▸ Conjunto de tareas
(A) Por favor, reproduce sin cambios el tramo del texto sobre la disidencia cubana que va de "Nadie se llame" hasta "documentos a otros.".
(B) Contesta estas preguntas con lo que dice el texto sobre la disidencia cubana:
(i) ¿En qué obra y en qué página puntualizó Castro que había que hacer una contrarrevolución?
(ii) ¿Con gente de qué dos ámbitos propone la disidencia armar una comisión nacional?
(iii) ¿En qué año despachó Castro toda oposición como quinta columna del imperialismo yanqui?

#### Texto proporcionado

Nadie se llame a engaño: para salir del castrismo "hay que hacer una
revolución, mejor dicho, una contrarrevolución", tal y como puntualizó
Castro (Biografía a dos voces, 2006, página 555). Lo demás es embeleco,
adornado con una retórica que anda ya por alusiones a "esta tierra
hermosa" y otras cursilerías. Podría decirse que la única contribución
de la disidencia interna a la transición en Cuba es su propia transición
de unos documentos a otros.
Este "camino del pueblo" prescribe los pasos más chéveres para el
cambio, sin aclarar qué banda interpretará la música. Después de tantos
conflictos intestinos, que han malogrado una y otra vez su propia
unidad, la disidencia propone armar una comisión nacional con gente "del
gobierno y de la oposición", como si el grupo político de Fidel Castro,
que tomó y retiene el poder por las armas, hubiera dado señales de
abandonar la tesitura que el propio Castro manifestó de manera ejemplar
al despachar en 1990 toda oposición como quinta columna del imperialismo
yanqui y tachar de paso a todos los opositores de tontos, mentecatos y
cucarachas que ni siquiera merecen ser matadas a cañonazos.

########
#### Extracto de datos

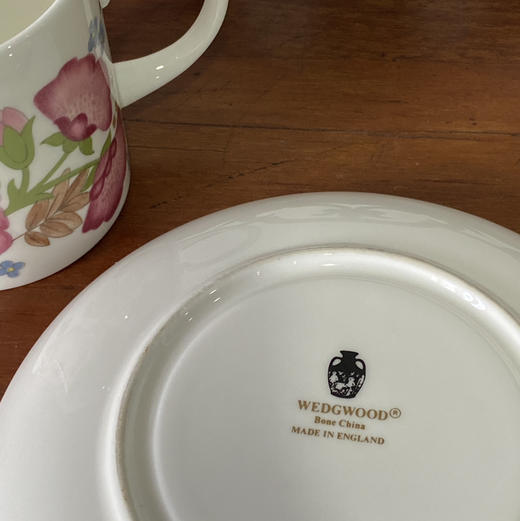 英国Wedgwood Meadow Sweet 花卉骨瓷摩卡mini杯M碟两件套 B0240 商品图3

########

▸ Soluciones
(A)
Nadie se llame a engaño: para salir del castrismo "hay que hacer una
revolución, mejor dicho, una contrarrevolución", tal y como puntualizó
Castro (Biografía a dos voces, 2006, página 555). Lo demás es embeleco,
adornado con una retórica que anda ya por alusiones a "esta tierra
hermosa" y otras cursilerías. Podría decirse que la única contribución
de la disidencia interna a la transición en Cuba es su propia transición
de unos documentos a otros.

(B)
(i) En *Biografía a dos voces* (2006), página 555.
(ii) Del gobierno y de la oposición.
(iii) En 1990.